§ **Passage for review**:
Blessed Antoni Rewera


Additional Memorial

12 June as one of the 108 Martyrs of World War II



Profile

Priest in the diocese of Sandomierz, Poland. Taught theology at the Sandomierz seminary. Founded the Daughters of the Seraphic Saint Francis. Arrested in March 1942 by the Gestapo and deported to the Dachau concentration camp as part of the Nazi persecutions of Catholics.


Born

6 January 1868 in Samborzec, Poland


Died

tortured to death on 1 October 1942 at the Dachau concentration camp, Bavaria, Germany


Beatified

13 June 1999 by Pope John Paul II at Warsaw, Poland




Blessed Edward James


Also known as

• Gerald Edwards

• Gerard Edwards

• Edward Campion



Additional Memorial

• 29 October as one of the Martyrs of Douai

• 1 December as one of the Martyrs of Oxford University


Profile

Raised Protestant. Educated at Saint John's College, Oxford, but was not awarded a degree because he would not acknowledge the queen as the head of Christianity in England. Converted to Catholicism. Seminarian at Rheims and Rome, Italy. Ordained in 1583, he returned to England in 1585 to minister to covert Catholics. Imprisoned four and a half years with Blessed Ralph Crockett in Marshalsea prison in London. Executed for the crime of being a priest.


Born

at Breaston, Derbyshire, England


Died

hanged, drawn, and quartered on 1 October 1588 at Chichester, West Sussex, England


Beatified

15 December 1929 by Pope Pius XI



Blessed Christopher Buxton


Additional Memorial

29 October as one of the Martyrs of Douai



Profile

School and spiritual student of Blessed Nicholas Garlick in Tideswell, England. He began studying for the priesthood in Reims, France in 1582, and then at the English College in Rome, Italy in 1584. He was ordained a priest on 26 October 1586. In September 1587 he returned to England to minister to covert Catholics during the persecutions of Queen Elizabeth I. He was arrested in November 1587, imprisoned in Marshalsea, and condemned to death for the crime of being a priest. One of the Oaten Hill Martyrs.


Born

1562 in Tideswell, Derbyshire, England


Died

hanged, drawn and quartered 1 October 1588 in Canterbury, Kent, England


Beatified

15 December 1929 by Pope Pius XI



Blessed Florencia Caerols Martínez


Also known as

Fiorenza, Florence



Profile

Lay women in the archdiocese of Valencia, Spain. Textile worker. President of the Union of Spanish Catholic Women in Valencia, a member of Catholic Action and the Daughters of Mary. Franciscan tertiary. Had a devotion to Saint Therese of Lisieux, and worked to spread devotion to her. Catechist. Known for her strong prayer life. Imprisoned and martyred in the Spanish Civil War for the crime of being a loyal Catholic.

§ **Given information**:
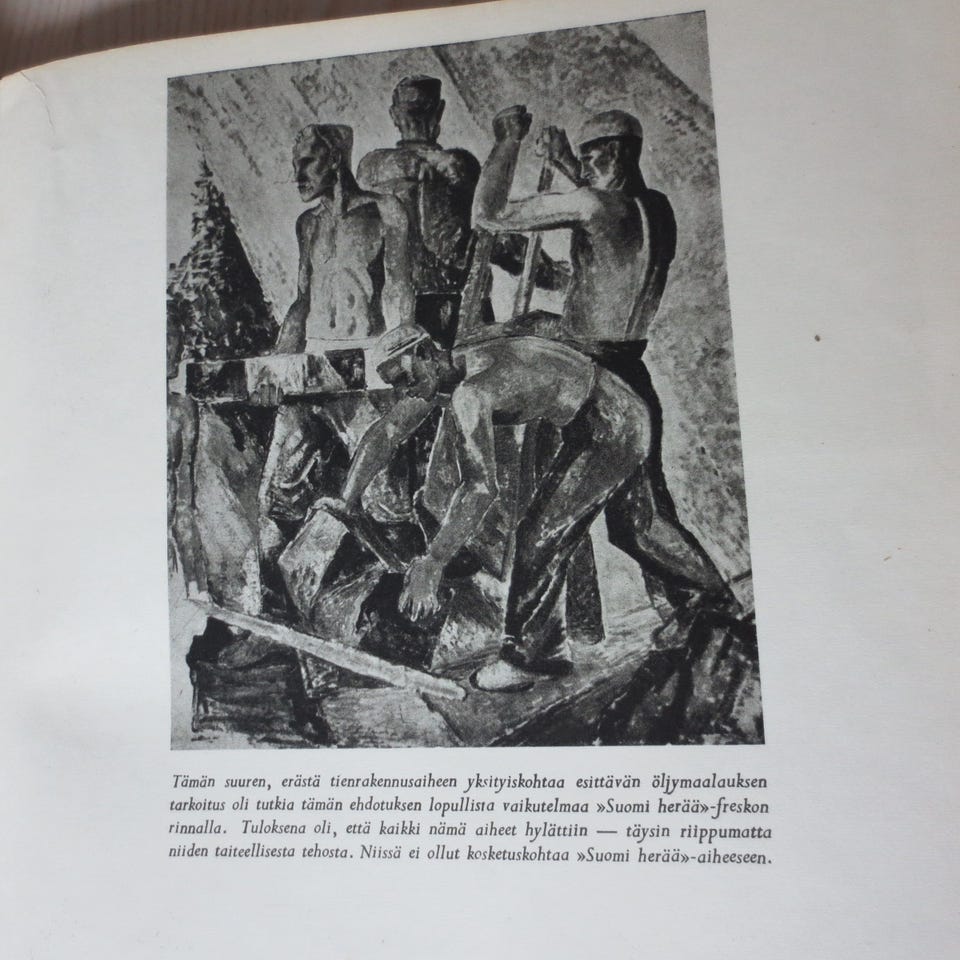 Tämän suuren, erästä tienrakennusaiheen yksityiskohtaa esittävän öljymaalauksen tarkoitus oli tutkia tämän ehdotuksen lopullista vaikutelmaa »Suomi herää»-freskon rinnalla. Tuloksena oli, että kaikki nämä aiheet hylättiin — täysin riippumatta niiden taiteellisesta tehosta. Niissä ei ollut kosketuskohtaa »Suomi herää»-aiheeseen.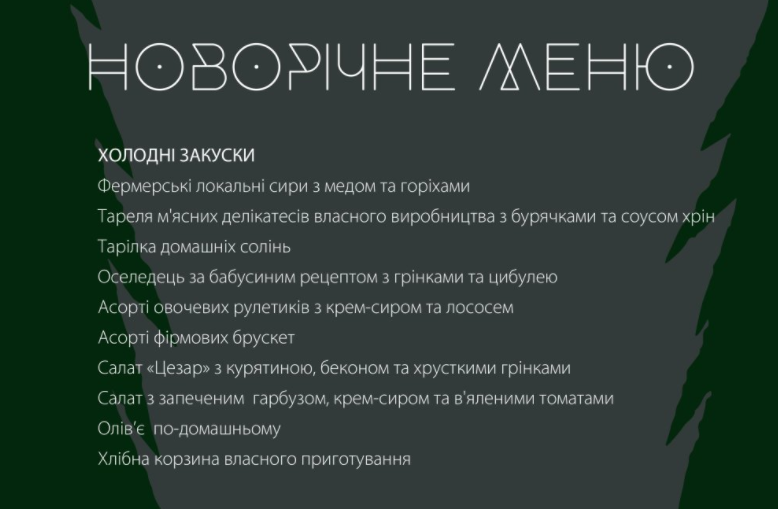 НОВОРІЧНЕ МЕНЮ

ХОЛОДНІ ЗАКУСКИ
Фермерські локальні сири з медом та горіхами
Тареля м'ясних делікатесів власного виробництва з бурячками та соусом хрін
Тарілка домашніх солінь
Оселедець за бабусиним рецептом з грінками та цибулею
Асорті овочевих рулетиків з крем-сиром та лососем
Асорті фірмових брускет
Салат «Цезар» з курятиною, беконом та хрусткими грінками
Салат з запеченим гарбузом, крем-сиром та в'яленими томатами
Олів'є по-домашньому
Хлібна корзина власного приготування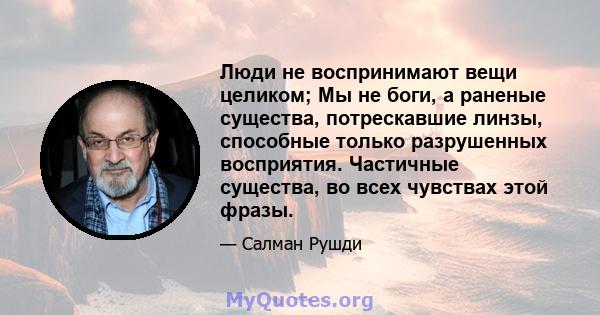 Люди не воспринимают вещи целиком; Мы не боги, а раненые существа, потрескавшие линзы, способные только разрушенных восприятия. Частичные существа, во всех чувствах этой фразы.

— Салман Рушди

MyQuotes.org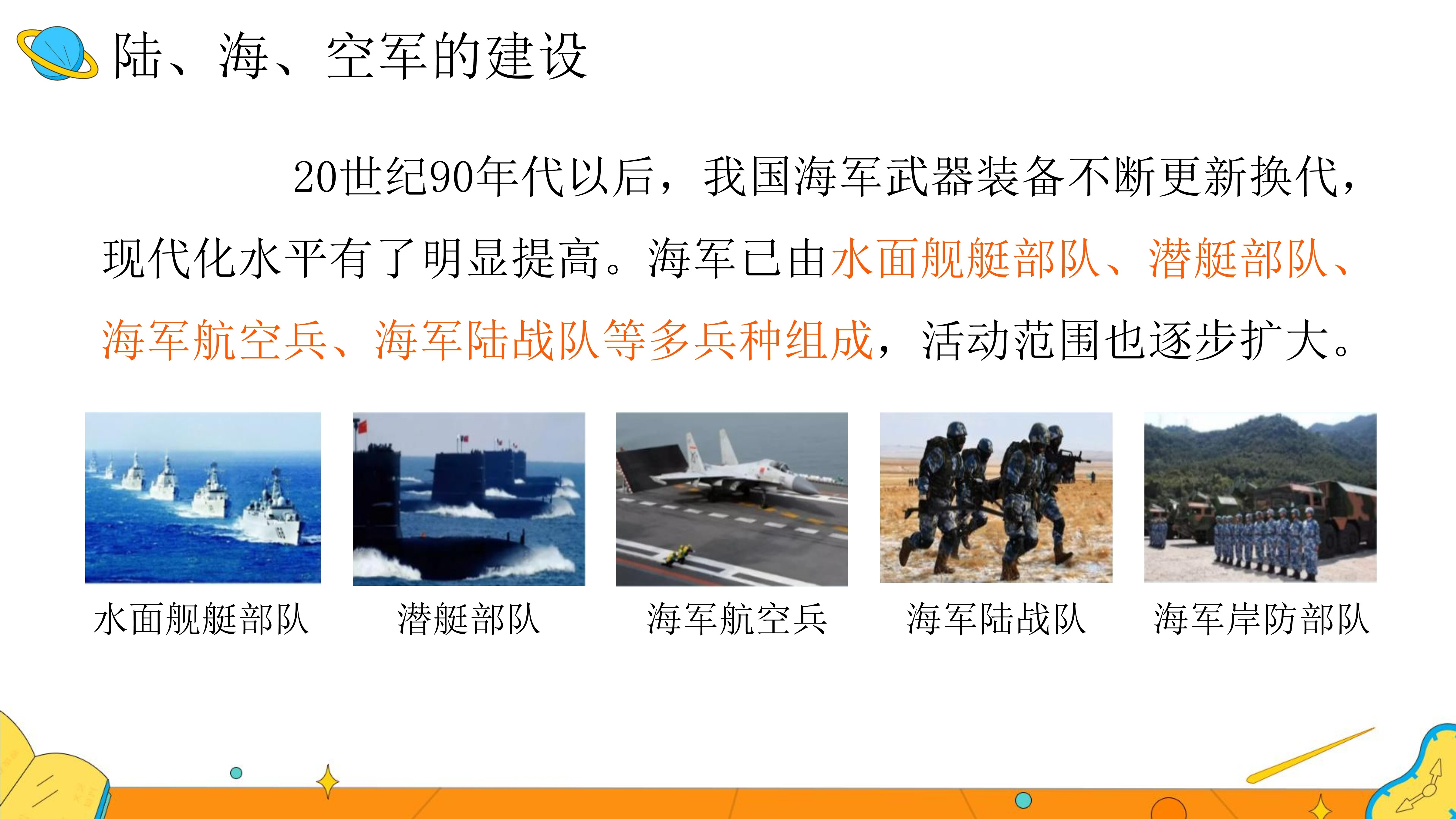 陆、海、空军的建设

20世纪90年代以后，我国海军武器装备不断更新换代，现代化水平有了明显提高。海军已由水面舰艇部队、潜艇部队、海军航空兵、海军陆战队等多兵种组成，活动范围也逐步扩大。

水面舰艇部队

潜艇部队

海军航空兵

海军陆战队

海军岸防部队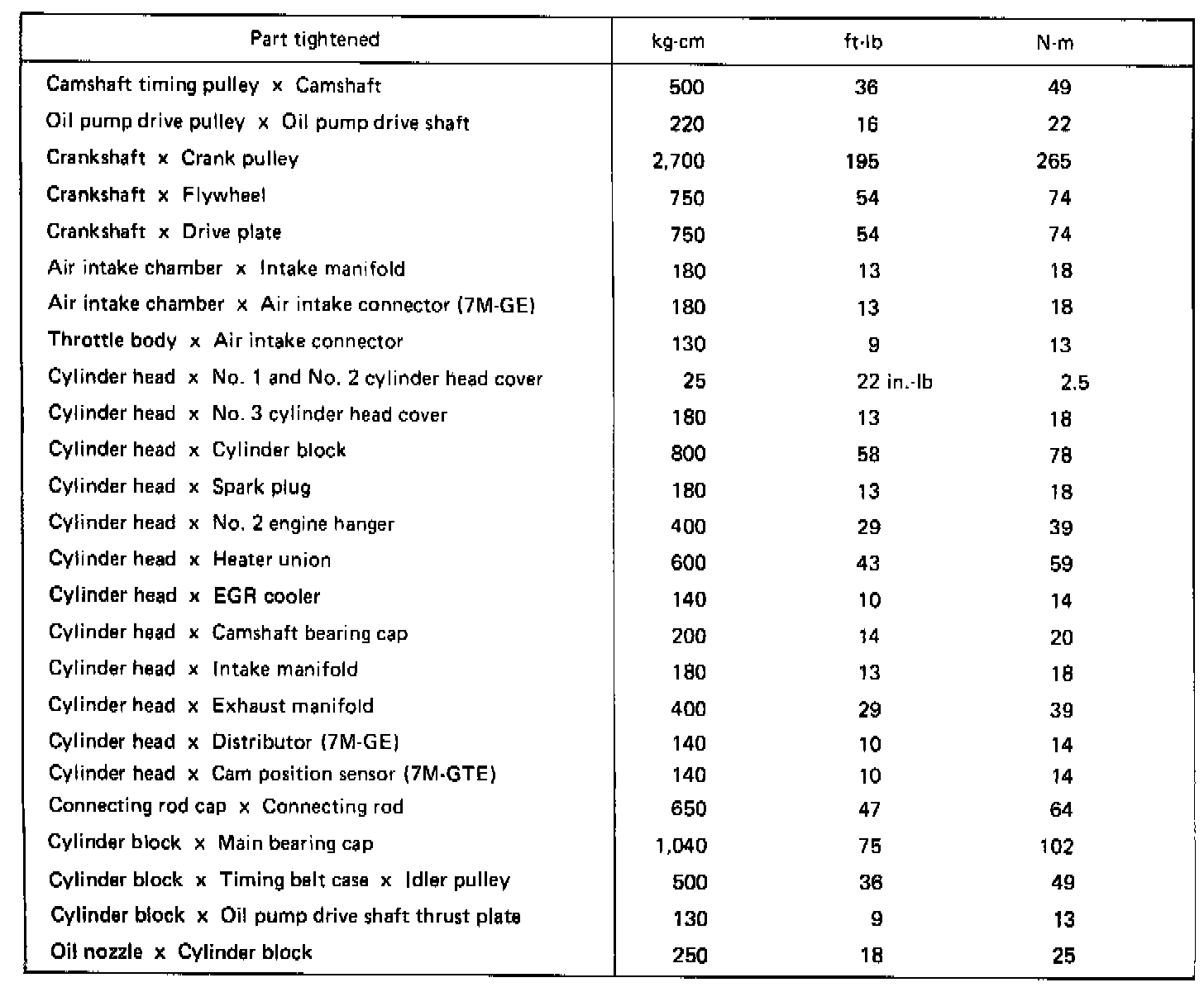 | Part tightened | kg-cm | ft-lb | N-m |
|---|---|---|---|
| Camshaft timing pulley x Camshaft | 500 | 36 | 49 |
| Oil pump drive pulley x Oil pump drive shaft | 220 | 16 | 22 |
| Crankshaft x Crank pulley | 2,700 | 195 | 265 |
| Crankshaft x Flywheel | 750 | 54 | 74 |
| Crankshaft x Drive plate | 750 | 54 | 74 |
| Air intake chamber x Intake manifold | 180 | 13 | 18 |
| Air intake chamber x Air intake connector (7M-GE) | 180 | 13 | 18 |
| Throttle body x Air intake connector | 130 | 9 | 13 |
| Cylinder head x No. 1 and No. 2 cylinder head cover | 25 | 22 in.-lb | 2.5 |
| Cylinder head x No. 3 cylinder head cover | 180 | 13 | 18 |
| Cylinder head x Cylinder block | 800 | 58 | 78 |
| Cylinder head x Spark plug | 180 | 13 | 18 |
| Cylinder head x No. 2 engine hanger | 400 | 29 | 39 |
| Cylinder head x Heater union | 600 | 43 | 59 |
| Cylinder head x EGR cooler | 140 | 10 | 14 |
| Cylinder head x Camshaft bearing cap | 200 | 14 | 20 |
| Cylinder head x Intake manifold | 180 | 13 | 18 |
| Cylinder head x Exhaust manifold | 400 | 29 | 39 |
| Cylinder head x Distributor (7M-GE) | 140 | 10 | 14 |
| Cylinder head x Cam position sensor (7M-GTE) | 140 | 10 | 14 |
| Connecting rod cap x Connecting rod | 650 | 47 | 64 |
| Cylinder block x Main bearing cap | 1,040 | 75 | 102 |
| Cylinder block x Timing belt case x Idler pulley | 500 | 36 | 49 |
| Cylinder block x Oil pump drive shaft thrust plate | 130 | 9 | 13 |
| Oil nozzle x Cylinder block | 250 | 18 | 25 |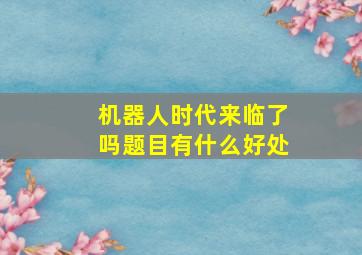 机器人时代来临了吗题目有什么好处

§ **Activity**: According to the martyr profiles, on what date was Christopher Buxton ordained a priest? The data here comes from a different source than the text.

§ **Solution**: 26 October 1586